En France, pas une des traditions où la royauté se pourrait appuyer qui n'ait été détruite.

En Angleterre, une aristocratie puissante prête à la couronne son lustre et sa force.

En France, plus de noblesse existante, plus de noblesse possible.

En Angleterre, le principe de l'hérédité de la couronne est en harmonie avec celui des substitutions.

En France, le principe qui divise le sol jusqu'à le pulvériser laisse l'hérédité monarchique sans point d'appui social.

En Angleterre, le respect de la hiérarchie est universellement répandu.

En France, la passion de l'égalité est désormais indestructible.

Il serait donc contraire, et aux résultats de l'observation, et aux lois de la logique, de prétendre que la monarchie constitutionnelle convient à la France parce qu'elle peut convenir à l'Angleterre[7].

Et bien vainement considérerait-on comme de quelque poids dans ce débat les dix-sept ans du règne de Louis-Philippe : sous Louis-Philippe la monarchie constitutionnelle n'eut jamais d'autre valeur que celle d'un expédient ; et lui-même le savait bien. Habile à entretenir au sein de la bourgeoisie la peur des secousses qu'une révolution entraîne, son gouvernement ne vécut que de cette peur.

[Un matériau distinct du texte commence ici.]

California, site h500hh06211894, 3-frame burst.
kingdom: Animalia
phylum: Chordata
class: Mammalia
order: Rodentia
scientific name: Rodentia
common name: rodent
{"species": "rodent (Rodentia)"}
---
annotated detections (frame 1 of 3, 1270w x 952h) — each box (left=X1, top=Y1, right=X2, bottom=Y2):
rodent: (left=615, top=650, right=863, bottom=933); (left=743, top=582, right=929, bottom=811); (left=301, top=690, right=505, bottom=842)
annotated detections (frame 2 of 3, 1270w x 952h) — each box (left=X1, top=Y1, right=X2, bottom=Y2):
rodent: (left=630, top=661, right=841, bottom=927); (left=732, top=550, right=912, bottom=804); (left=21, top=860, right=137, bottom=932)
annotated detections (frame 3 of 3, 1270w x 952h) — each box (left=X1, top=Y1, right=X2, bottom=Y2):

Pour ce qui est d'une monarchie absolue, comment croire un seul instant qu'elle fût définitivement acceptée par la France ? Une monarchie absolue serait la chose la plus impossible à concevoir, dans le développement historique des principes de 89.

Ce serait un pouvoir de nature aristocratique, né de la bourgeoisie, par qui a été brisée la chaîne des distinctions héréditaires.

Ce serait un pouvoir exclusivement conservateur, né de la bourgeoisie, qui a ouvert à l'ambition humaine une carrière sans bornes.

Ce serait un pouvoir de tradition, né de la bourgeoisie, oui a bafoué toutes les traditions anciennes.

Ce serait un pouvoir omnipotent, né de la bourgeoisie, qui a laissé tomber dans le sang l'omnipotence de Louis XVI, et châtié par un exil éternel celle de Charles X.

Ce serait, en un mot, le plus inexplicable, le plus monstrueux des pouvoirs, puisque sa nature démentirait de tout point son origine, et son origine, sa nature.

A compte, le roi serait comme un protestant fait pape.

Ainsi donc, lorsque, le 24 février 1848, les membres du Gouvernement provisoire prirent sur eux la responsabilité d'un changement de gouvernement, leur décision n'eut rien de commun avec les entraînements d'un enthousiasme juvénile ; elle vint d'une appréciation réfléchie et pratique, non seulement des nécessités de la situation, mais des vrais besoins et des vraies tendances de la France. Comment en douter ? comment le nier de bonne foi ? La République, à peine proclamée, ne fut-elle pas universellement et spontanément reconnue ?

 

 

 



[1] On verra, dans le chapitre suivant, jusqu'où alla cette liberté.

[2] D'où l'on peut conclure que l'archevêque de Paris ne partageait pas tout à fait les opinions de lord Normanby, qui, dans son livre, appelle ces mêmes hommes ruffians.

[3] Voyez le Moniteur du 1er mars 1848.

[4] Voyez le Moniteur du 4 mars 1848.

[5] Voyez le Moniteur du 5 mars 1848.

[6] Westminster and Foreign Quarterly Review, for april 1843.

[7] Tout ceci, je l'ai développé au long dans le premier chapitre de ce livre.